A seguir é apresentado um resumo do Ranking de Investimento por setor industrial:
|
Posição |
Setor |
Investimento (€MM) |
Participação (%) |
|
1 |
Tecnologia de equipamentos |
70,4 |
19,0 |
|
2 |
Farmacêutica e Biotecnologia |
68,2 |
18,4 |
|
3 |
Automóveis e peças |
64,1 |
17,3 |
|
4 |
Componentes e equipamentos eletrônicos |
27,4 |
7,4 |
|
5 |
Software e serviços de computação |
25,3 |
6,8 |
Na tabela anterior observamos que estes cinco setores alcançam um investimento de P+D de € 255,4 bilhões, com quase 70% de participação sobre o investimento total. O total do investimento antes assinalado está representado pelas seguintes empresas por setor:
|
Posição |
Empresa |
Setor |
Investimento (€MM) |
|
1 |
Ford Motor, USA |
Automóveis e peças |
6,8 |
|
2 |
Pfizer, USA |
Farmacêutica |
6,3 |
|
3 |
General Motors, USA |
Automóveis e peças |
5,7 |
|
4 |
DaimlerChrysler, Germany |
Automóveis e peças |
5,6 |
|
5 |
Microsoft, USA |
Software |
5,6 |
|
6 |
Toyota Motor, Japan |
Automóveis e peças |
5,4 |
|
7 |
Johnson & Johnson, USA |
Farmacêutica |
5,4 |
|
8 |
Siemens, Germany |
Componentes y equipamentos eletrônicos |
5,2 |
|
9 |
Samsung Electronics, South Korea |
Componentes y equipamentos eletrônicos |
4,6 |
|
10 |
GlaxoSmithKline, UK |
Farmacêutica |
4,6 |
Onde podemos concluir que entre as primeiras 10 empresas (que representam € 55,1 bilhões), as empresas Automotoras alcançam € 23,5 bilhões do investimento, liderada pela Ford (USA)

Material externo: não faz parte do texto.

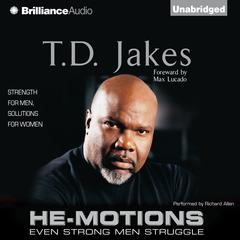 He-Motions by T. D. Jakes audiobook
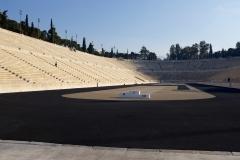 1896 Olympic Stadium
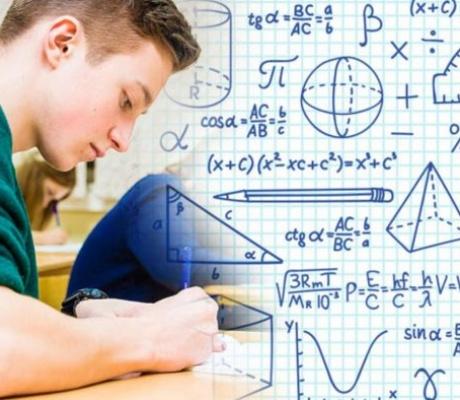 На ЧукоткеЕГЭ по математике (профильный уровень) завершен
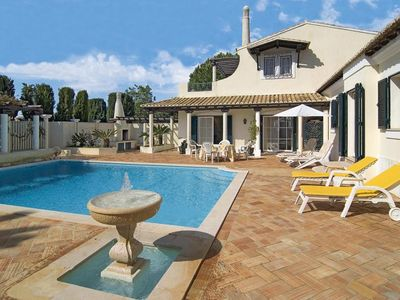 Photo for holiday home, Lagos  in Algarve - 6 persons, 3 bedrooms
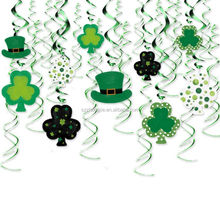 St. Patrick's day Hanging Decoration kit, clover shape lucky for Party Supplies and St. Patrick's day Celebration, new design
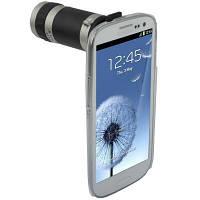 Объектив 6x для Samsung S3 - i9300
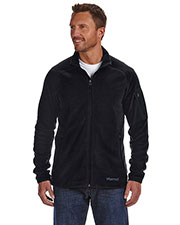 Marmot 98140 Men Reactor Jacket at GotApparel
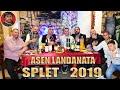 ASEN LANDANATA - Splet - 2019 - ( BOSHKO...mp3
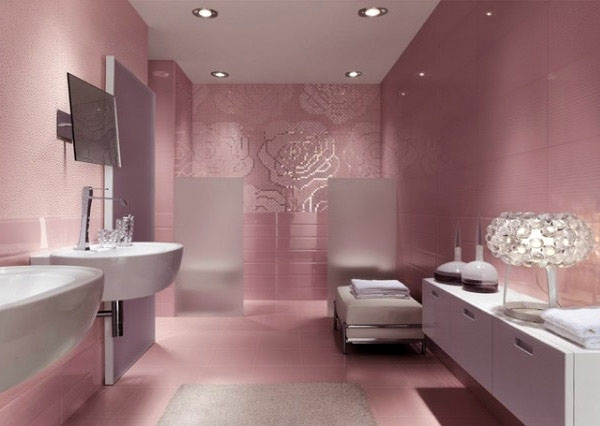 idee salle de bain decorer la salle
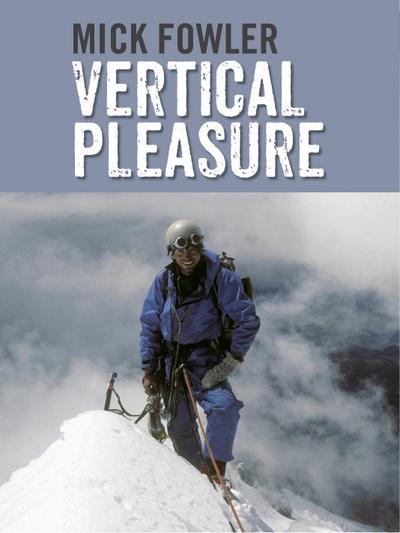 Vertical Pleasure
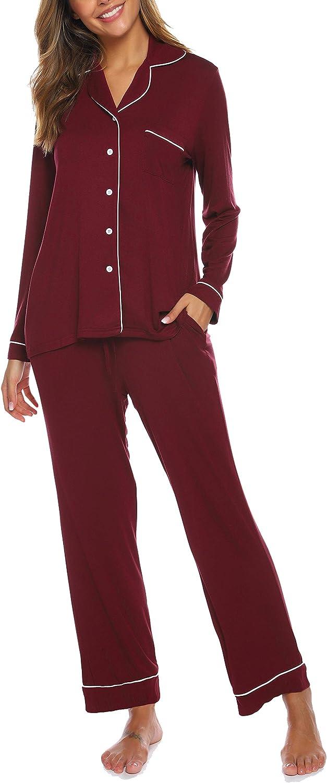 Tournesol Women's Pajamas...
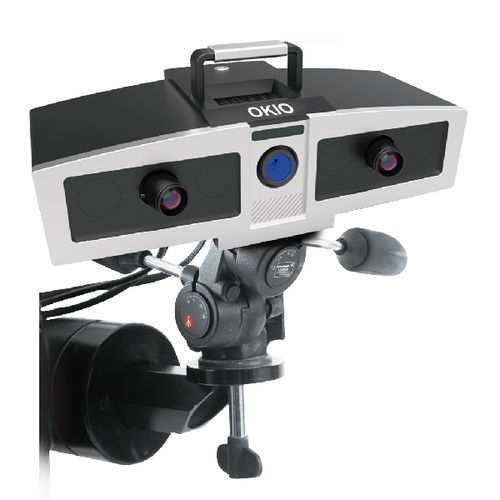 scanner 3D - Shining 3D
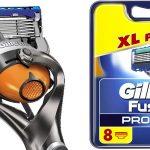 Gillette Fusion Proglide Recambios baratos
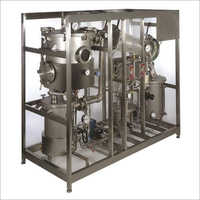 Multipurpose Solvent Extraction Units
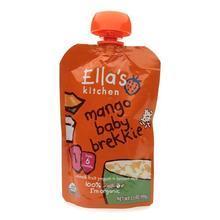 英国Ella's Kitchen艾拉厨房 芒果果泥 6m+ 100g 英国直邮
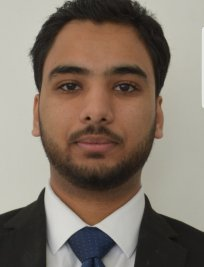 Waleed offers Microsoft Excel tuition in Wembley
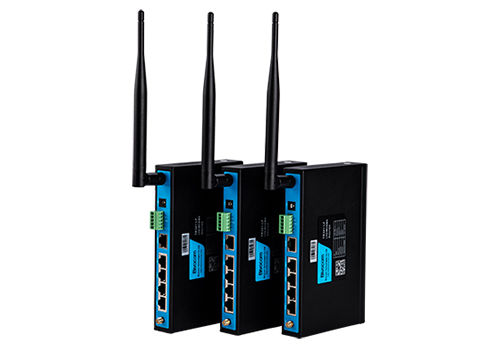 Bivocom TR341 - Series Industrial Cellular Routers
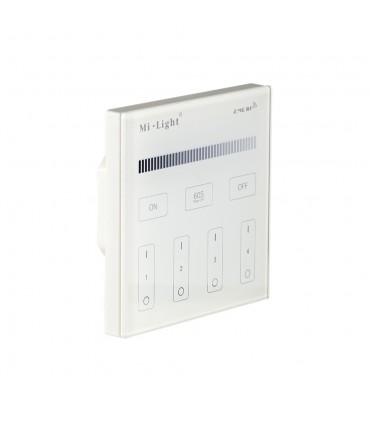 Mi-Light 4-zone brightness dimming smart panel remote controller T1 wall panel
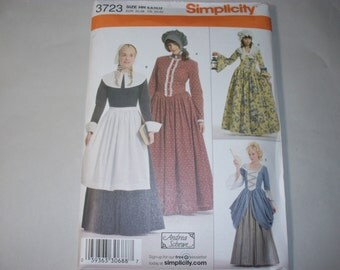 New Simplicity Misses'  Pioneer/Pilgram Costume Pattern 3723 (6,8,10,12)  (Free US Shipping)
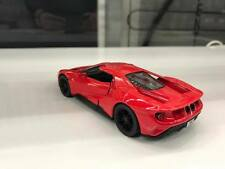 2017 Ford GT red Toy car model kinsmart 1/38 scale diecast present open doors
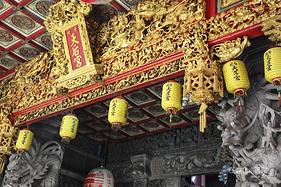 台北三大最灵验寺庙,要祈福来这里就对了!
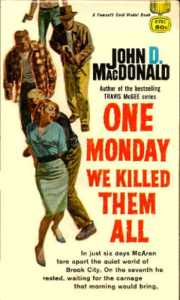 0417 One Monday We Killed Them All 930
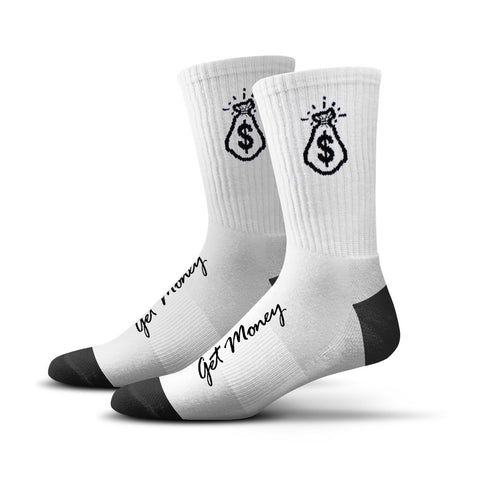 Money Bag Socks (white)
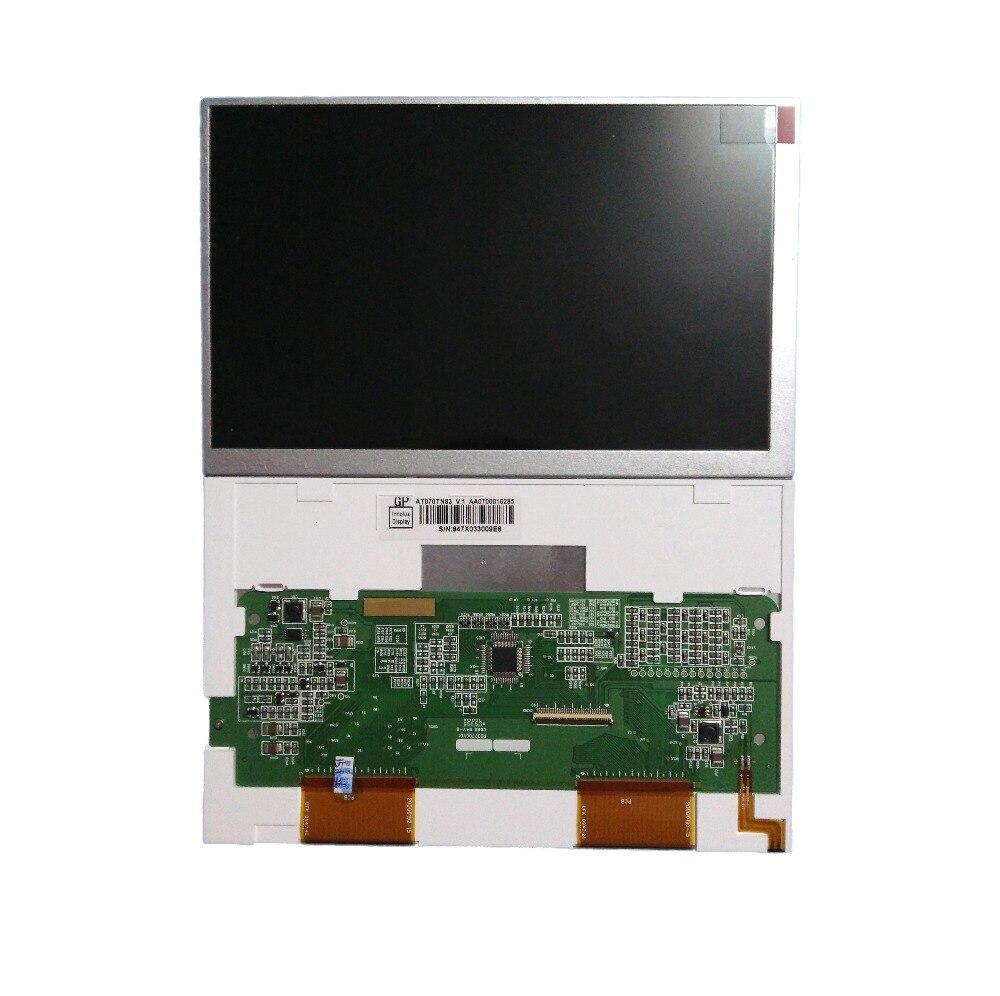7 TFT AT070TN83 V.1 40 Pin LCD Screen Panel Module Controller 800x480<br>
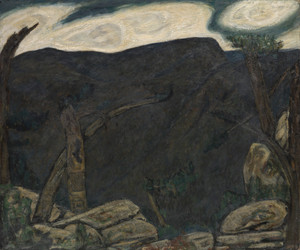 The Dark Mountain No. 2 by Marsden Hartley | Fine Art Print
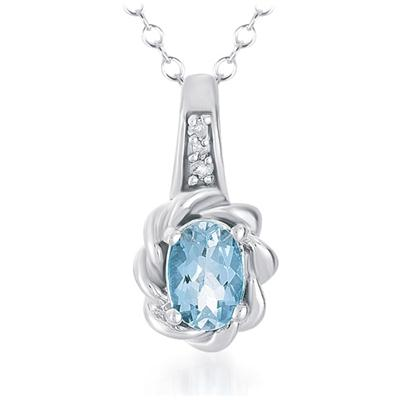 0.40 Carat All Natural Aquamrine and Diamond Pendant in .925 Sterling Silver
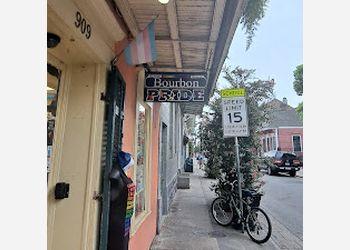 New Orleans gift shop Bourbon Pride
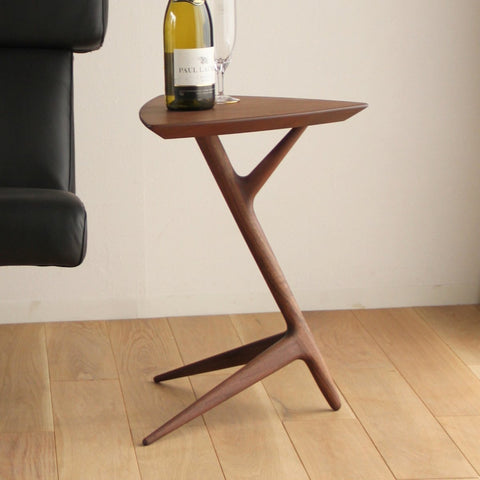 Takumi Kohgei - Creer Side Table - Coffee Table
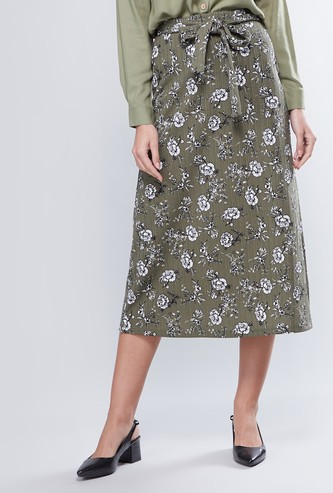 Floral Printed A-Line Midi Skirt with Tie Up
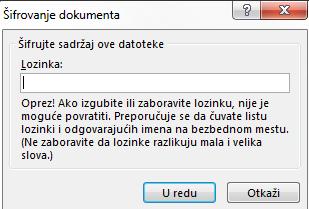 Šifrovanje dokumenta dijalog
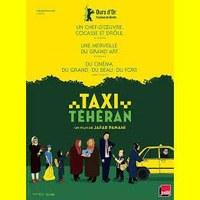 Cineclub: Taxi Teheran de Jafar Panahi.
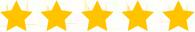 Google Bewertung Wohnmobilvermietung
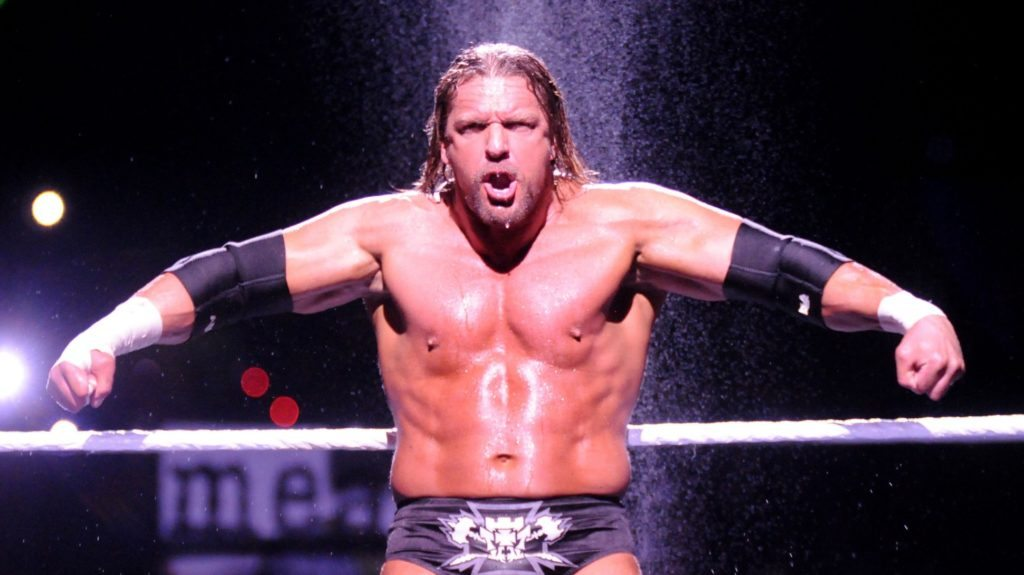 Highest Paid Wrestler of All Time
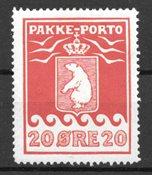 Groenland 1915 - Pak 9I - Neuf avec charnière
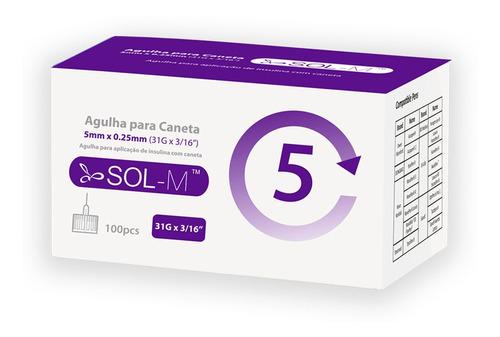 Imagem 1 de 9 de Agulha Para Caneta De Insulina 5mm 31g C/100un Sol-millenniu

No entanto na busca de otimizar sua rentabilidade, os orçamentos da PI são mais ajustados e se protegem os direitos proporcionalmente à probabilidade de sucessos de um projeto. Antes se protegia e depois se justificava ou procurava o uso dos portfólios marcários e de patentes que se tinha. As grandes empresas do mundo cotizam suas ações nas principais bolsas comerciais a nível mundial, o que nos indica que seu foco de negócio ou melhor dizendo seu “core business” está baseado em ser do tipo financeiro. Um jogo entre manter a empresa rentável baseado a um bom marketing mix, satisfazendo ou superando as expectativas dos clientes consumidores, conseguir os objetivos de vendas, manter as finanças saudáveis e retornar aos acionistas um máximo de rentabilidade. Nesta mesma medida os orçamentos da PI são cada vez mais controlados. Uma amostra deles é que a grande maioria dos clientes, grandes corporações, exige estimativas anuais, semestrais e até trimestrais para manter um controle eficiente da partida orçamentária da PI.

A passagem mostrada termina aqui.